▶ TASK BRIEF: Copy out, word for word, every line of the records below, starting with the line that contains "Studying the photograph" and going through the final line of the records, both included.
====== DATA FOR THE TASK
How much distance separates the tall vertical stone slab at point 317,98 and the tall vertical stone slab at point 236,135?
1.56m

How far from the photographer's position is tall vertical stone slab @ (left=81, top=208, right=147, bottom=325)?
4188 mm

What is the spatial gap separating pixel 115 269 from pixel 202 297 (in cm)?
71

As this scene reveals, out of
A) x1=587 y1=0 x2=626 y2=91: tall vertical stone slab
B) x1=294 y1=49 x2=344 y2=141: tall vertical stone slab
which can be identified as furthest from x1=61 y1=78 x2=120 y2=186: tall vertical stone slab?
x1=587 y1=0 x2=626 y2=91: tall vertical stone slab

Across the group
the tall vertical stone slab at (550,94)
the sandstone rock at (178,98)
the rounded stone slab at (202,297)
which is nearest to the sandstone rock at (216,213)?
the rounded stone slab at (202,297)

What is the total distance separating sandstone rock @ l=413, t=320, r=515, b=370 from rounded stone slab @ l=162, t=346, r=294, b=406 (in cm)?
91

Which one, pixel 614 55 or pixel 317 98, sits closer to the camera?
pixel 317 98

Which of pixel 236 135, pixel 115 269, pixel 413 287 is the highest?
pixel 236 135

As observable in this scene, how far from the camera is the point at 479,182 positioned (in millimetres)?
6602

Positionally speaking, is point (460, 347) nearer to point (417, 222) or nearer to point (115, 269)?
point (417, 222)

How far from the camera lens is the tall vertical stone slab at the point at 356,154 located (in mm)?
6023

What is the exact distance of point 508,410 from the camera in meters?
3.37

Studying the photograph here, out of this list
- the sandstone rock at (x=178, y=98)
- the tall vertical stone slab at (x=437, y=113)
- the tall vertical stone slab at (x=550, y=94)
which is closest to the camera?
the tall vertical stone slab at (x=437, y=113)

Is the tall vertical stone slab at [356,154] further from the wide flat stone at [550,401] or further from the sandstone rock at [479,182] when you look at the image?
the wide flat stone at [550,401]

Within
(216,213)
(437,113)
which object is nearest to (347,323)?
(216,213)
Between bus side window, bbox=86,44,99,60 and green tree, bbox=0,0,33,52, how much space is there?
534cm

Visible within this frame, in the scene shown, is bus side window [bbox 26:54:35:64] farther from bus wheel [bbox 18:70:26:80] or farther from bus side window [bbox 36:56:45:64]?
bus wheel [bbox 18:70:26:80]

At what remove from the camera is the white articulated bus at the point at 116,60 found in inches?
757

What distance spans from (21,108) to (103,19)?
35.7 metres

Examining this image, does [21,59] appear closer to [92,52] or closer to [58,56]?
============
▶ EXERCISE RESULT:
Studying the photograph here, out of this list
- the sandstone rock at (x=178, y=98)
- the tall vertical stone slab at (x=437, y=113)
- the tall vertical stone slab at (x=550, y=94)
which is closest to the camera?
the tall vertical stone slab at (x=437, y=113)

Is the tall vertical stone slab at [356,154] further from the wide flat stone at [550,401] or further from the sandstone rock at [479,182] when you look at the image?
the wide flat stone at [550,401]

Within
(216,213)
(437,113)
which object is nearest to (347,323)?
(216,213)
Between bus side window, bbox=86,44,99,60 and green tree, bbox=0,0,33,52, how much space is there?
534cm

Visible within this frame, in the scene shown, is bus side window [bbox 26:54:35:64] farther from bus wheel [bbox 18:70:26:80] or farther from bus side window [bbox 36:56:45:64]?
bus wheel [bbox 18:70:26:80]

At what remove from the camera is the white articulated bus at the point at 116,60 found in inches?
757

What distance spans from (21,108) to (103,19)?
35.7 metres

Examining this image, does [21,59] appear closer to [92,52] or closer to [58,56]?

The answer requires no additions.